3 Tips to Boost Your Chances of Getting Accepted by the Programs When You’re Not Taking the GRE
Most physician assistant programs are competitive. If you don’t believe me, here’s one piece of data that might convince you:
Out of 27,283 people who applied to PA school (2019/2020), only 8,802 were accepted. That means as many as 69% of all applicants were not accepted.
To ensure your application process goes smoothly (Lord knows you don’t need one more thing to worry about), follow our best tips for PA admissions.
1. Don’t get stuck on clinical experience: there’s more to being a physician assistant
In case you lack clinical experience, list other situations where you had to provide care.
Instances like providing first aid, taking care of a family member or close relation, or getting medical training without employment could all help you get into PA school.
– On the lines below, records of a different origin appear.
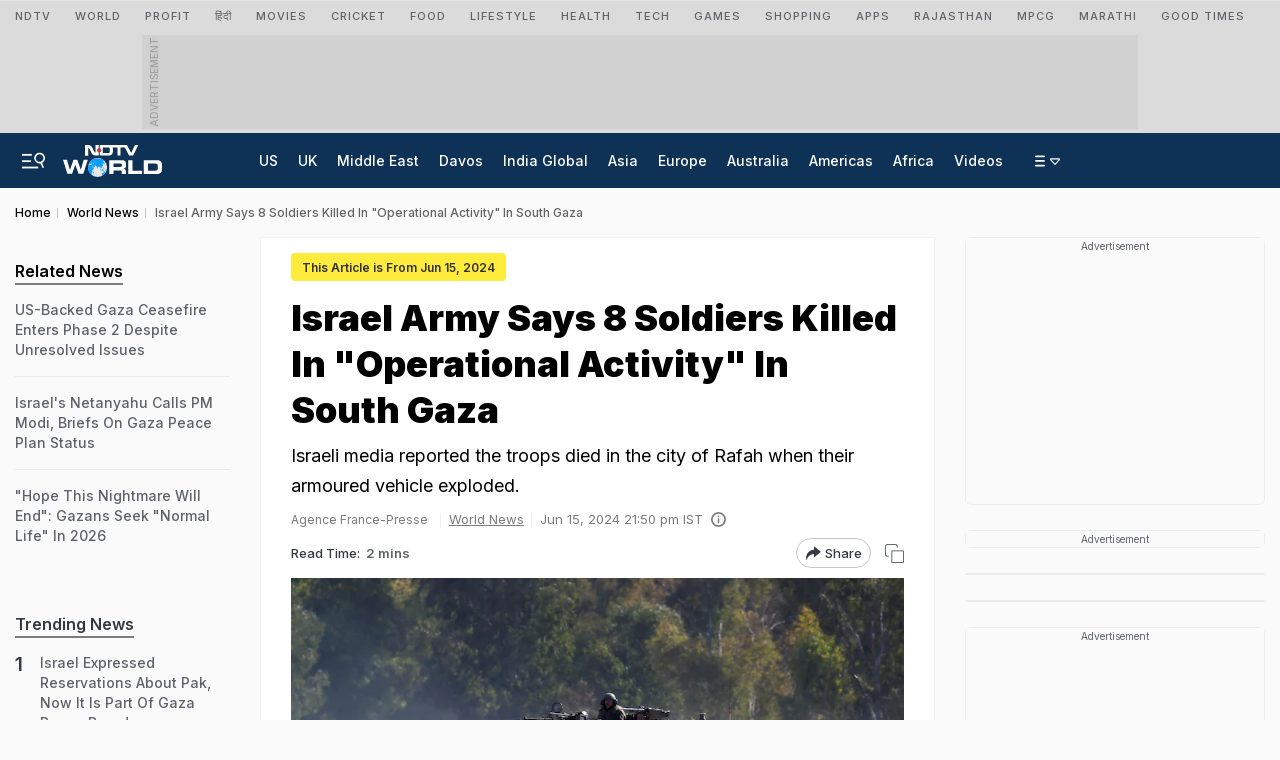

--- FILE ---
content_type: text/html; charset=utf-8
request_url: https://www.google.com/recaptcha/api2/aframe
body_size: 136
content:
<!DOCTYPE HTML><html><head><meta http-equiv="content-type" content="text/html; charset=UTF-8"></head><body><script nonce="Iqzrubb-qS6sYaWuGh0hzg">/** Anti-fraud and anti-abuse applications only. See google.com/recaptcha */ try{var clients={'sodar':'https://pagead2.googlesyndication.com/pagead/sodar?'};window.addEventListener("message",function(a){try{if(a.source===window.parent){var b=JSON.parse(a.data);var c=clients[b['id']];if(c){var d=document.createElement('img');d.src=c+b['params']+'&rc='+(localStorage.getItem("rc::a")?sessionStorage.getItem("rc::b"):"");window.document.body.appendChild(d);sessionStorage.setItem("rc::e",parseInt(sessionStorage.getItem("rc::e")||0)+1);localStorage.setItem("rc::h",'1769091734365');}}}catch(b){}});window.parent.postMessage("_grecaptcha_ready", "*");}catch(b){}</script></body></html>

--- FILE ---
content_type: application/javascript; charset=utf-8
request_url: https://fundingchoicesmessages.google.com/f/AGSKWxWbe-gx0G1TVl-SsyhrKzGThu55oGZaPQYwNCbfvFNTObVJh6TfHYfZAIqWq_ok8h6v9Hv6uIgnSHXXiwhJzTNgWUmtQi-EAGNGxbJeK3tq1-koomrks5rakm513Mj8IrieXtF5iuZQh0io3Uay6IppotkKVtTTxDutC4t9L50VU5Jd6kYjhXT-yc_U/_/ads/jquery./getfeaturedadsforshow./fn_ads./xpopup.js_300-250-
body_size: -1290
content:
window['7b5ed285-1416-46ff-a03a-224144370804'] = true;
2. Write a persuasive statement
Convince them you have the skills, knowledge, and personality needed for the role. A good rule to stick to here is show, don’t tell. Instead of telling the committee how caring you are, tell a story that demonstrates this.
3. Apply early, here’s why
Let’s jump to why straight on:
“Admissions at most P.A. schools are rolling. “Rolling admissions” means that a school will evaluate, interview, and admit applicants throughout the cycle (...) That means that those who apply earlier in the cycle are typically at an advantage, and sometimes a significant advantage because interview spots can fill up on the earlier side and as those spots become fewer, the remaining spots can be more competitive to get.”
- Dr. Carleen Eaton, founder of Prehealthadvising Admissions Consulting
The Bottom Line
If you’re after a degree in physician assistant studies, don’t risk your chances. These are highly competitive programs.
PA schools that don’t require the GRE but encourage students to submit their GRE scores usually use them to compare similar applications.
In recent years, though, we’ve seen a trend in programs not caring about the GRE at all. Schools are growing disinterested in standardized testing. Instead, they put emphasis on your experience and personality—something you could use to your advantage.